Keeping all receipts, invoices, and medical certifications in a centralized location simplifies the tax preparation process. This documentation supports your claim for assisted living medical expense deductions if requested by tax authorities.
Once all qualifying assisted living expenses have been identified and the necessary documentation gathered, these amounts are reported on your federal income tax return. The process involves itemizing deductions on Schedule A (Form 1040). This form is used to list various itemized deductions, including medical and dental expenses.
To report these expenses, sum all your qualifying medical expenses for the tax year, including applicable assisted living costs. This total amount is entered on Line 1 of Schedule A.
After entering your total medical expenses, determine your Adjusted Gross Income (AGI), found on Line 11 of your Form 1040. Calculate the 7.5% AGI threshold by multiplying your AGI by 0.075. This result is entered on the appropriate line of Schedule A.
Only the amount of medical expenses that exceeds this 7.5% AGI threshold is deductible.
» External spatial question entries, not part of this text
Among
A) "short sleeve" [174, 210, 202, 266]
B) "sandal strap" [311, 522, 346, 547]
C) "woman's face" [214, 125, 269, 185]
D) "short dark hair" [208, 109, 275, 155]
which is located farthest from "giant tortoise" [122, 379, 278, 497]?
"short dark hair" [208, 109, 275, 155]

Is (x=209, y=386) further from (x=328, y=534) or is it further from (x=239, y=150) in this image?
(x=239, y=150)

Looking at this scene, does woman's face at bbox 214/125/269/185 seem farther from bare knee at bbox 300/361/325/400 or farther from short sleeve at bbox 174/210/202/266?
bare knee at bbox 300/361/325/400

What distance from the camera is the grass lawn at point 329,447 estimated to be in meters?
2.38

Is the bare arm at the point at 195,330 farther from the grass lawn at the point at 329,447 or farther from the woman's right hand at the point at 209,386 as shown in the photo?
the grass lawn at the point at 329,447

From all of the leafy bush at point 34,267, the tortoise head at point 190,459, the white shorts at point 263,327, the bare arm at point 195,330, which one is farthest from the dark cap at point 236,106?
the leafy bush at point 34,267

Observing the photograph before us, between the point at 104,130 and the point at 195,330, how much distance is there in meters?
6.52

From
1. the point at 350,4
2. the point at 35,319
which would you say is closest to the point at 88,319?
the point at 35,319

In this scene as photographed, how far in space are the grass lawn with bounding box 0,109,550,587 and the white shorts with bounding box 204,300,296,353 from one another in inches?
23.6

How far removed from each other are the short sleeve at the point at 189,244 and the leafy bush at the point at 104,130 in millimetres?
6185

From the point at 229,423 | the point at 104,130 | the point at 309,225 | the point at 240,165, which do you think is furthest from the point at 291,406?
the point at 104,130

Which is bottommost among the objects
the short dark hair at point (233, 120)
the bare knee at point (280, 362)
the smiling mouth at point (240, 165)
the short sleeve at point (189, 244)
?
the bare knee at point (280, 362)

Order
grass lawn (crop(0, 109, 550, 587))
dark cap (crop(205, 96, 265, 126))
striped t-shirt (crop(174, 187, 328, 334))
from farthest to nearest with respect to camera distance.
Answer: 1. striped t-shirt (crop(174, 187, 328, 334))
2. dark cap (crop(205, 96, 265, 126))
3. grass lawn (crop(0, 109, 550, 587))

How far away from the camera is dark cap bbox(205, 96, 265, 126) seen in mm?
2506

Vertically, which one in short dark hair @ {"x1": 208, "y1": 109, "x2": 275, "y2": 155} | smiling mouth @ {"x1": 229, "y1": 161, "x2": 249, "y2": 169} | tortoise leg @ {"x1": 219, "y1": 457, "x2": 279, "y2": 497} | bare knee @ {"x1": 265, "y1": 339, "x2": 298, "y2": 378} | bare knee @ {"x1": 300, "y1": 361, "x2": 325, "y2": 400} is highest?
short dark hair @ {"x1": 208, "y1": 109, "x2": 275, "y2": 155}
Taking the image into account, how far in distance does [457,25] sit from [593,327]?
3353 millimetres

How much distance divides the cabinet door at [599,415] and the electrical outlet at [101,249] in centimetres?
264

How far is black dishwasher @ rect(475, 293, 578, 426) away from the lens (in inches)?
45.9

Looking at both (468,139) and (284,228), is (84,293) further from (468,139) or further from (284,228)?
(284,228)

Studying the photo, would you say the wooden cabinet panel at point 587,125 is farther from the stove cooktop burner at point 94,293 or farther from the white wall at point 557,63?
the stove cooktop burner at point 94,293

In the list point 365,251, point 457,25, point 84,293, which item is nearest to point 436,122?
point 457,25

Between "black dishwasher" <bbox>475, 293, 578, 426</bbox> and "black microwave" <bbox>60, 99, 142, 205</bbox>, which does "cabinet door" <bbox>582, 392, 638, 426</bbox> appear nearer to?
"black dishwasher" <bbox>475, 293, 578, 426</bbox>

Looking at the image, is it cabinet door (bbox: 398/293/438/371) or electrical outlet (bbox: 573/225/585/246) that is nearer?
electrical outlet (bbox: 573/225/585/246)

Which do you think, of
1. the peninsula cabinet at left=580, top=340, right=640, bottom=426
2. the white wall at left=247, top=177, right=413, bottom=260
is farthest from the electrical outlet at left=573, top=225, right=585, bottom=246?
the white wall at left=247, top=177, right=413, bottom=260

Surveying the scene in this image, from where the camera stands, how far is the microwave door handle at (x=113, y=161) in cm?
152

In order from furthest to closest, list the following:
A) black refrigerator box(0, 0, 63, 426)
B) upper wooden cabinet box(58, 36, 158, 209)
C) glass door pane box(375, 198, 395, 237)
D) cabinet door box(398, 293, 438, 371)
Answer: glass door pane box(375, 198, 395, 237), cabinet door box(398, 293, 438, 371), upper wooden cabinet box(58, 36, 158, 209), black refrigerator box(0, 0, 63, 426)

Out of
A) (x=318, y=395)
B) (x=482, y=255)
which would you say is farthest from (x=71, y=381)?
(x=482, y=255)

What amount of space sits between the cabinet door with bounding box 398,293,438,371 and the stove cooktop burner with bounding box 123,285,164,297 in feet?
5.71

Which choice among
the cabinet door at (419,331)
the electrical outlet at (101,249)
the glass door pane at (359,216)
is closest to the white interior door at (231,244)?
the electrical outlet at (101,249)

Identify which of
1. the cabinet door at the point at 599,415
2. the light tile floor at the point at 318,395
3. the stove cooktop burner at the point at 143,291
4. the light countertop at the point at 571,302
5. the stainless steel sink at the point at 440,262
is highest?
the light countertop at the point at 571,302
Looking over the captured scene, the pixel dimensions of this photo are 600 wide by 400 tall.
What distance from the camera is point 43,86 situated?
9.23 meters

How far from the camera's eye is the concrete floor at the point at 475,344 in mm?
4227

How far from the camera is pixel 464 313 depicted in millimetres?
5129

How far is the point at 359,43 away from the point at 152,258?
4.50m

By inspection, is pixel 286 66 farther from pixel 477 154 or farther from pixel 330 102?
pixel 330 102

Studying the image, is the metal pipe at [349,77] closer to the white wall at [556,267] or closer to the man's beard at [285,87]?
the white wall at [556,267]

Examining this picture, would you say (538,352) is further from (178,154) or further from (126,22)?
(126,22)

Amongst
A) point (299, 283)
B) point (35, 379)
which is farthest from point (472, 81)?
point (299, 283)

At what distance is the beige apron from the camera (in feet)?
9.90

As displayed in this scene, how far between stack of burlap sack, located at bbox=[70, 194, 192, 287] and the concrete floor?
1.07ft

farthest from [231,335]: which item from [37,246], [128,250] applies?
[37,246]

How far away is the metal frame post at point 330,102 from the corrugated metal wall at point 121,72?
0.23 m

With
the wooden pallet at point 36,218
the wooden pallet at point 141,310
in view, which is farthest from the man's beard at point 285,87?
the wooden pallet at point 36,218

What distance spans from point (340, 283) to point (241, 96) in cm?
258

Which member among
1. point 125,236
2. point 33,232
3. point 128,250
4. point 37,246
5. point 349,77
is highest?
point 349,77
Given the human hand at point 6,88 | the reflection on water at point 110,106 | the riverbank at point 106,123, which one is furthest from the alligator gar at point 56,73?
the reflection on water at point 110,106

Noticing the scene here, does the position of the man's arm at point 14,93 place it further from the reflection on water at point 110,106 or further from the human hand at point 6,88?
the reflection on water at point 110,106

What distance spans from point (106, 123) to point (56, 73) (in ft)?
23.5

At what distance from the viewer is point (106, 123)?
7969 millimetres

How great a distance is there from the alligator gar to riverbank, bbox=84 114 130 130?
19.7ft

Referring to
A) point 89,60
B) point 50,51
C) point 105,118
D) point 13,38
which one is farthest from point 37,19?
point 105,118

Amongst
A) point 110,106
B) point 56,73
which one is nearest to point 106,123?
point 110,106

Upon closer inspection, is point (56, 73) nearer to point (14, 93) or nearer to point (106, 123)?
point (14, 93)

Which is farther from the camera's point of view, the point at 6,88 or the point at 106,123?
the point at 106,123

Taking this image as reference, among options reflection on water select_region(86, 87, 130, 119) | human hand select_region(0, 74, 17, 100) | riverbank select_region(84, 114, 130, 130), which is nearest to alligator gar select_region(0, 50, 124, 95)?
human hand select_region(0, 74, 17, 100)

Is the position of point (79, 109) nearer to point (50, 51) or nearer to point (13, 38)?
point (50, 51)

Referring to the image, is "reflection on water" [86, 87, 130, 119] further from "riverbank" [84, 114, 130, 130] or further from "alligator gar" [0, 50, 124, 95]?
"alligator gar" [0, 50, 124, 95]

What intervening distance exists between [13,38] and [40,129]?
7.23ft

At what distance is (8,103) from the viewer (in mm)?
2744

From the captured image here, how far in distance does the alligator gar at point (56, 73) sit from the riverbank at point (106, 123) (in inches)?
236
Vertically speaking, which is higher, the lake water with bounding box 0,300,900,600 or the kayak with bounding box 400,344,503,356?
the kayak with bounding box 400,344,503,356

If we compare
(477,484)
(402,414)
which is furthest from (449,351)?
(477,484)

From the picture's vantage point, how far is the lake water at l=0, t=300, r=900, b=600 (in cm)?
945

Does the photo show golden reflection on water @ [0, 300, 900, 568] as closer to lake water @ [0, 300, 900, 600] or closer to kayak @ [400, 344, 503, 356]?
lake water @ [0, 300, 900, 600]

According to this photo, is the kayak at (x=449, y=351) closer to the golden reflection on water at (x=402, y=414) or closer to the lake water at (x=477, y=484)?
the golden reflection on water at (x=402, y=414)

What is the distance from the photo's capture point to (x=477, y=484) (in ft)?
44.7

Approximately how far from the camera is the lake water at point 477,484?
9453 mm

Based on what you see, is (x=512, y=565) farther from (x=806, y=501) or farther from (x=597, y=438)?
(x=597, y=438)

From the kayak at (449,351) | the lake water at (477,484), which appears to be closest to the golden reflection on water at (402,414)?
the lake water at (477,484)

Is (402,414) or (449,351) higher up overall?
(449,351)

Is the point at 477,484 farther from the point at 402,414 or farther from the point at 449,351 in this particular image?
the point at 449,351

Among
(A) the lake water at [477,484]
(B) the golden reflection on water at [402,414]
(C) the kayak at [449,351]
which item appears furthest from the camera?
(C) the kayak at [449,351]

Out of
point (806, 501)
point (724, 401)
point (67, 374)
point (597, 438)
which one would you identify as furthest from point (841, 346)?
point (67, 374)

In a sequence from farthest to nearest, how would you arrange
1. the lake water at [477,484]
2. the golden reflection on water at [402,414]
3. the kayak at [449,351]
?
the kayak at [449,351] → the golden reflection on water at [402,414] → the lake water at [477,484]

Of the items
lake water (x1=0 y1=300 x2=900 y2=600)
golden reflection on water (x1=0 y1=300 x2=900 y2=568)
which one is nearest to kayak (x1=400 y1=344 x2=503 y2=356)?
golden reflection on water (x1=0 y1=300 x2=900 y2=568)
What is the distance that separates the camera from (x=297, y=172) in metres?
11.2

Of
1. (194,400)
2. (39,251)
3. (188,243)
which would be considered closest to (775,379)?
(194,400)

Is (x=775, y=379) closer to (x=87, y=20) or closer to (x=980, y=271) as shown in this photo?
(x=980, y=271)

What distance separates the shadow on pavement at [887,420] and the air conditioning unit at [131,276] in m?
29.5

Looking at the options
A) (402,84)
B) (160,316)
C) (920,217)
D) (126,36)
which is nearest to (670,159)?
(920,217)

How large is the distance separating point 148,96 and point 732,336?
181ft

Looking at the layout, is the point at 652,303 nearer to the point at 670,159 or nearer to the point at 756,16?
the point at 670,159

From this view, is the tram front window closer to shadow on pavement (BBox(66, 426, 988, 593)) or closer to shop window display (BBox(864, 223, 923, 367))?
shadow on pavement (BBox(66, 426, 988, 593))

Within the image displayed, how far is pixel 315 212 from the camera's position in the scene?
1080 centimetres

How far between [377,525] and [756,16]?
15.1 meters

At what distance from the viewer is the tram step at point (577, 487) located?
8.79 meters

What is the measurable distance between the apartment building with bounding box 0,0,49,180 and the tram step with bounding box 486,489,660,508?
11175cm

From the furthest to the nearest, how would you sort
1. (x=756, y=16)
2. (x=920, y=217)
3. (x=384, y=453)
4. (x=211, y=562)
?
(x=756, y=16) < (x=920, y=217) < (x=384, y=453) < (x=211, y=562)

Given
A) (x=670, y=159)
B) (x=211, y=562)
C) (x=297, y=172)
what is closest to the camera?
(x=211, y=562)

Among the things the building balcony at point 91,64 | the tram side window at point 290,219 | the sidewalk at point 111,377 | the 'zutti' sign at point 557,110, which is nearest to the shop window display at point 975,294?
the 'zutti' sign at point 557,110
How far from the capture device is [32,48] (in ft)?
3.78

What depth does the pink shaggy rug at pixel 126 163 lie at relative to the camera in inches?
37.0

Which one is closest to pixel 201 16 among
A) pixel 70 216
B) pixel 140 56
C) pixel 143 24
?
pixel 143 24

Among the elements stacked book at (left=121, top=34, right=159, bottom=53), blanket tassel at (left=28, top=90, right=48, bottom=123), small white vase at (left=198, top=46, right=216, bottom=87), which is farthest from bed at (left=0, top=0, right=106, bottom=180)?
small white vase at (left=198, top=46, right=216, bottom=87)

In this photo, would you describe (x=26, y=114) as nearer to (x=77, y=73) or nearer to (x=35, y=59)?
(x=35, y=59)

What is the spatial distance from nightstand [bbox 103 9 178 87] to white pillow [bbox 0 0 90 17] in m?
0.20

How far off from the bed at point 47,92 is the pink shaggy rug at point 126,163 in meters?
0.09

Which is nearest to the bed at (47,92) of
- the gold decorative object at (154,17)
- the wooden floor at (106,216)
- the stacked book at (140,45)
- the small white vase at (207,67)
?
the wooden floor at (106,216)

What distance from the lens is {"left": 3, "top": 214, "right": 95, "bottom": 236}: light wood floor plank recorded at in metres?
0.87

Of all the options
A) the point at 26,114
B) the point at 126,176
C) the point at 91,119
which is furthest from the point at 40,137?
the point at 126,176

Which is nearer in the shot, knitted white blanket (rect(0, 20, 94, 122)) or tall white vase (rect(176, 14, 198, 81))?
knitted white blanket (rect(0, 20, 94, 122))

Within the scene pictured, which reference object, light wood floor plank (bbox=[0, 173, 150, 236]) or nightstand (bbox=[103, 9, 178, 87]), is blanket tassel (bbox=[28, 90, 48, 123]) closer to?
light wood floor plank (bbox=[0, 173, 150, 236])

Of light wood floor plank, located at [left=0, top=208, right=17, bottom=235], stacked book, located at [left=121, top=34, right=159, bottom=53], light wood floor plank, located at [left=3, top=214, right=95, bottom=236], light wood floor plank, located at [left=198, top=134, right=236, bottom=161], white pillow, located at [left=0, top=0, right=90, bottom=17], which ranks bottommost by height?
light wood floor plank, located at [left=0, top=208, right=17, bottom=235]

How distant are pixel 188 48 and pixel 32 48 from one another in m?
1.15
This difference is then carried to the final line for medical and dental expenses on Schedule A.
The deductible medical expense amount from Schedule A is then combined with any other itemized deductions, such as state and local taxes, and home mortgage interest. The total itemized deductions are then carried to your main Form 1040, where they reduce your taxable income. It is important to remember that this deduction is only available if your total itemized deductions surpass your standard deduction amount for your filing status.